• EXERCISE OBJECTIVE:
Would you print exactly the lines that begin the listing and continue through the line holding "5. Rent free"? No pictures, please.

• SOURCE INFORMATION:
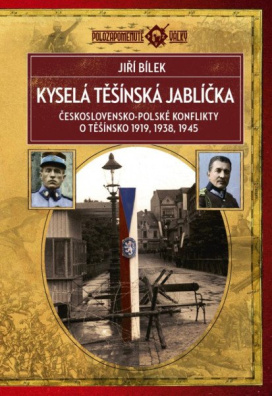 POLOZAPOMENUTÉ VÁLKY

JIŘÍ BÍLEK

KYSELÁ TĚŠÍNSKÁ JABLÍČKA

ČESKOSLOVENSKO-POLSKÉ KONFLIKTY O TĚŠÍNSKO 1919, 1938, 1945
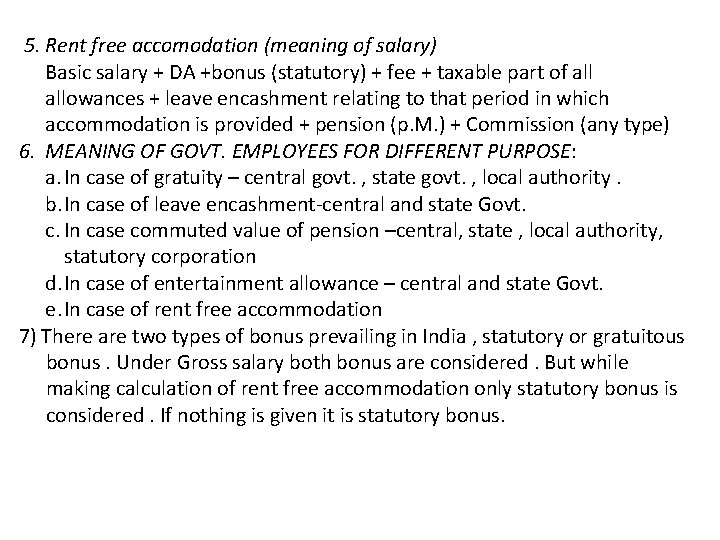 5. Rent free accomodation (meaning of salary)
Basic salary + DA +bonus (statutory) + fee + taxable part of all allowances + leave encashment relating to that period in which accommodation is provided + pension (p.M.) + Commission (any type)
6. MEANING OF GOVT. EMPLOYEES FOR DIFFERENT PURPOSE:
a. In case of gratuity – central govt. , state govt. , local authority .
b. In case of leave encashment-central and state Govt.
c. In case commuted value of pension –central, state , local authority, statutory corporation
d. In case of entertainment allowance – central and state Govt.
e. In case of rent free accommodation
7) There are two types of bonus prevailing in India , statutory or gratuitous bonus . Under Gross salary both bonus are considered . But while making calculation of rent free accommodation only statutory bonus is considered . If nothing is given it is statutory bonus.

• SOLUTION TO THE PROBLEM:
 POLOZAPOMENUTÉ VÁLKY

JIŘÍ BÍLEK

KYSELÁ TĚŠÍNSKÁ JABLÍČKA

ČESKOSLOVENSKO-POLSKÉ KONFLIKTY O TĚŠÍNSKO 1919, 1938, 1945
 5. Rent free accomodation (meaning of salary)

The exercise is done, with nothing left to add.